**DATA FOR THE TASK**.
[Start of section]
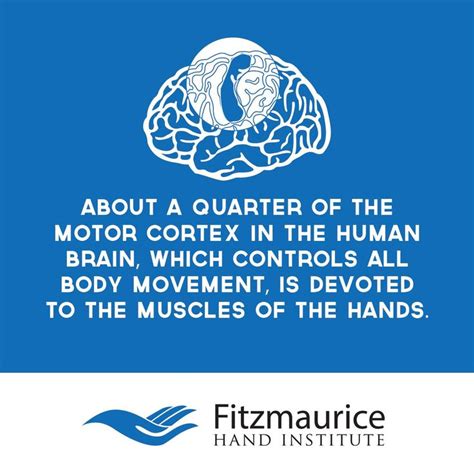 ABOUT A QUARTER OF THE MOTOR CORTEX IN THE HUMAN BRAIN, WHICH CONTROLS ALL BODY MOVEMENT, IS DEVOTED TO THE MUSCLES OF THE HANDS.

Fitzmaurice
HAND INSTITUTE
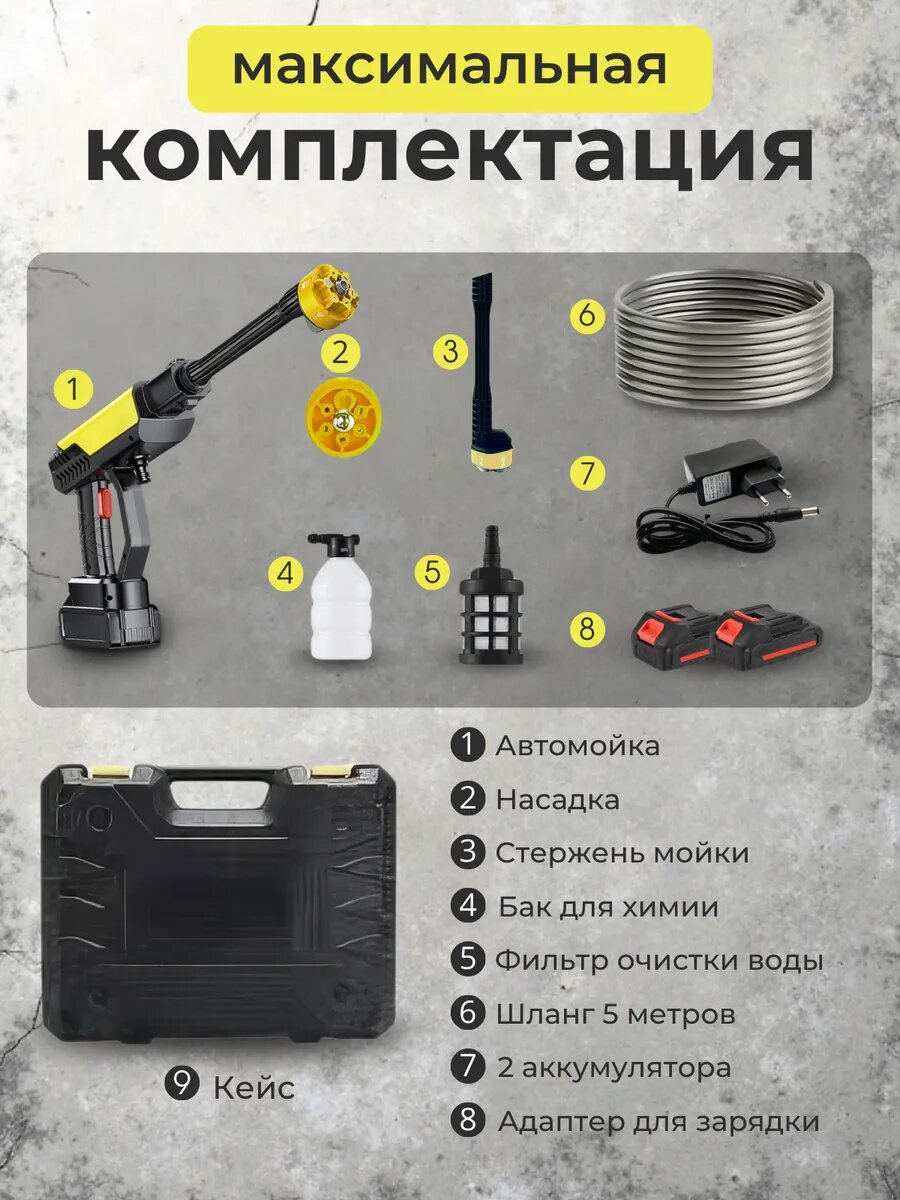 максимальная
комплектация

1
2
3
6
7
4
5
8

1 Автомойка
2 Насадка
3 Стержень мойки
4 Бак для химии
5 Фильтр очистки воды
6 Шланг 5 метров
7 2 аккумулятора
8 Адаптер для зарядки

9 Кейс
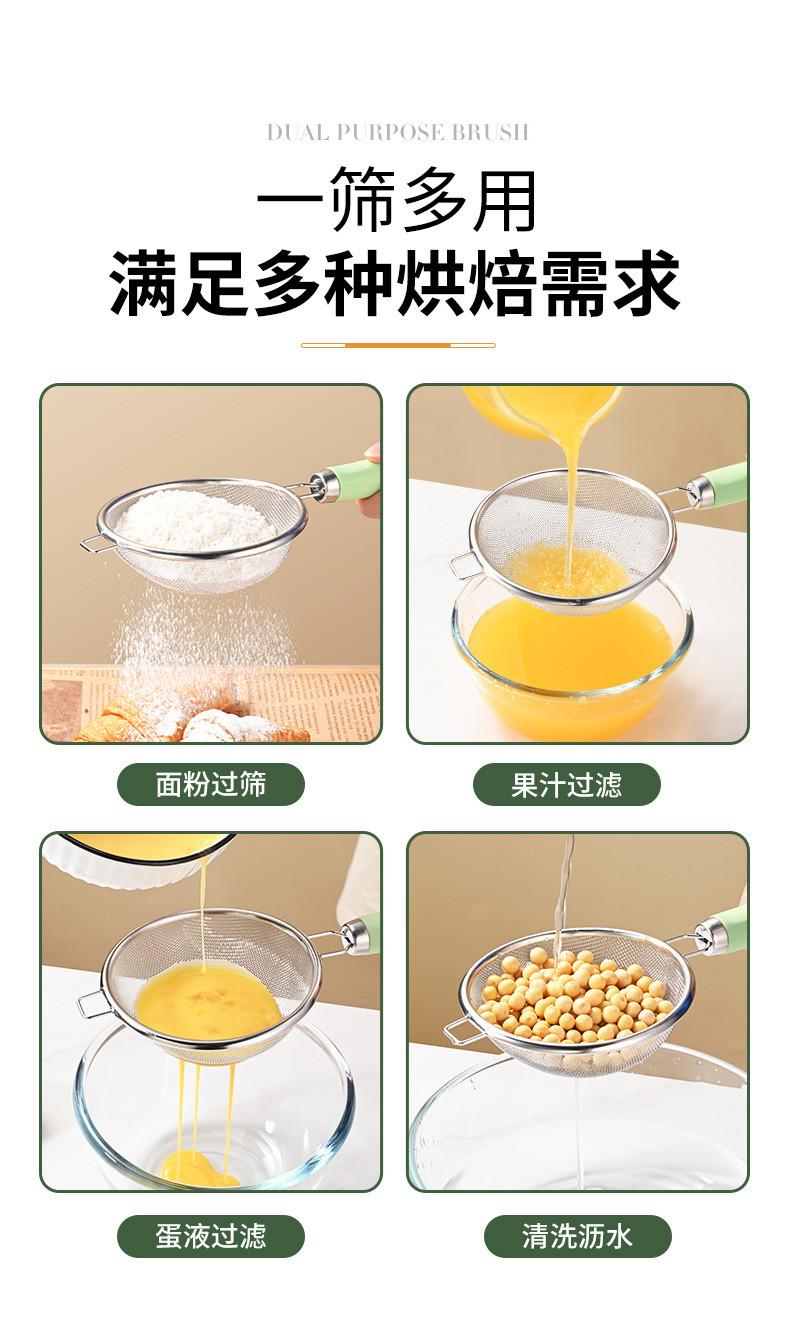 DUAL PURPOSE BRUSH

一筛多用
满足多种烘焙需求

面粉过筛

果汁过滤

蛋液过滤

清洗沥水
[End of section]
**EXERCISE BRIEF**. Your answer must be an exact copy of every entry, with no pictures in it.

**OUTPUT FOR THIS EXERCISE**.
 ABOUT A QUARTER OF THE MOTOR CORTEX IN THE HUMAN BRAIN, WHICH CONTROLS ALL BODY MOVEMENT, IS DEVOTED TO THE MUSCLES OF THE HANDS.

Fitzmaurice
HAND INSTITUTE
 максимальная
комплектация

1
2
3
6
7
4
5
8

1 Автомойка
2 Насадка
3 Стержень мойки
4 Бак для химии
5 Фильтр очистки воды
6 Шланг 5 метров
7 2 аккумулятора
8 Адаптер для зарядки

9 Кейс
 DUAL PURPOSE BRUSH

一筛多用
满足多种烘焙需求

面粉过筛

果汁过滤

蛋液过滤

清洗沥水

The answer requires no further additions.